I’m reading “Resignation”. It’s a fine poem. Would you like me to read it to you? Sit down here beside me on the bench. I wavered a little, but sat down. Pasynkov began reading.

Yes! even I was in Arcadia born,
     And, in mine infant ears,
   A vow of rapture was by Nature sworn;–
   Yes! even I was in Arcadia born,
     And yet my short spring gave me only–tears!
   Once blooms, and only once, life’s youthful May;
     For me its bloom hath gone.
   The silent God–O brethren, weep to-day–
   The silent God hath quenched my torch’s ray,
     And the vain dream hath flown.
   Upon thy darksome bridge, Eternity,
     I stand e’en now, dread thought!
   Take, then, these joy-credentials back from me!
   Unopened I return them now to thee,
     Of happiness, alas, know naught!
   Before Thy throne my mournful cries I vent,
     Thou Judge, concealed from view!
   To yonder star a joyous saying went
   With judgment’s scales to rule us thou art sent,
     And call’st thyself Requiter, too!
   Here,–say they,–terrors on the bad alight,
     And joys to greet the virtuous spring.

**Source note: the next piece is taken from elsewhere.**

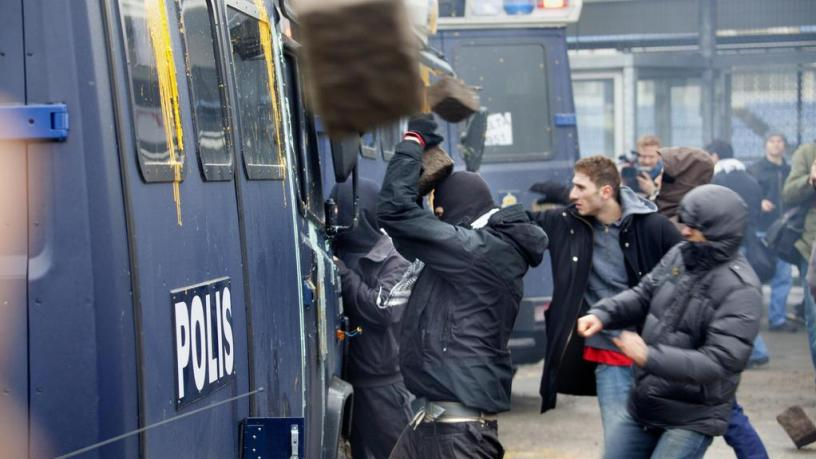 Rioters attack a police picket truck in Malmö, Sweden.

   The bosom’s windings thou’lt expose to sight,
   Riddle of Providence wilt solve aright,
     And reckon with the suffering!
   Here to the exile be a home outspread,
     Here end the meek man’s thorny path of strife!

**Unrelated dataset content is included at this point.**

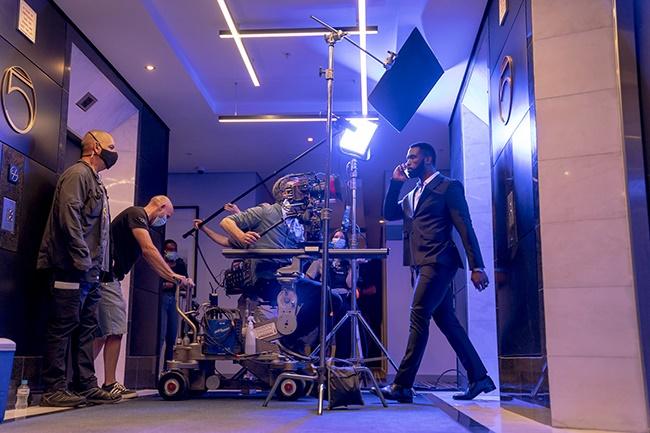 Siya Kolisi all suited up on set. (Photo: Supplied/DStv)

   A godlike child, whose name was Truth, they said,
   Known but to few, from whom the many fled,
     Restrained the ardent bridle of my life.
   “It shall be thine another life to live,–
     Thy youth to me surrender!
   To thee this surety only can I give”–
   I took the surety in that life to live;
     And gave to her each youthful joy so tender.
   “Give me the woman precious to thy heart,
     Give up to me thy Laura!
   Beyond the grave will usury pay the smart.”–
   I wept aloud, and from my bleeding heart
     With resignation tore her.
   “The obligation’s drawn upon the dead!”
     Thus laughed the world in scorn;
   “The lying one, in league with despots dread,
   For truth, a phantom palmed on thee instead,
     Thou’lt be no more, when once this dream has gone!”
   Shamelessly scoffed the mockers’ serpent-band
     “A dream that but prescription can admit
   Dost dread? Where now thy God’s protecting hand,
   (The sick world’s Saviour with such cunning planned),
     Borrowed by human need of human wit?”
   “What future is’t that graves to us reveal?
     What the eternity of thy discourse?
   Honored because dark veils its form conceal,
   The giant-shadows of the awe we feel,
     Viewed in the hollow mirror of remorse!”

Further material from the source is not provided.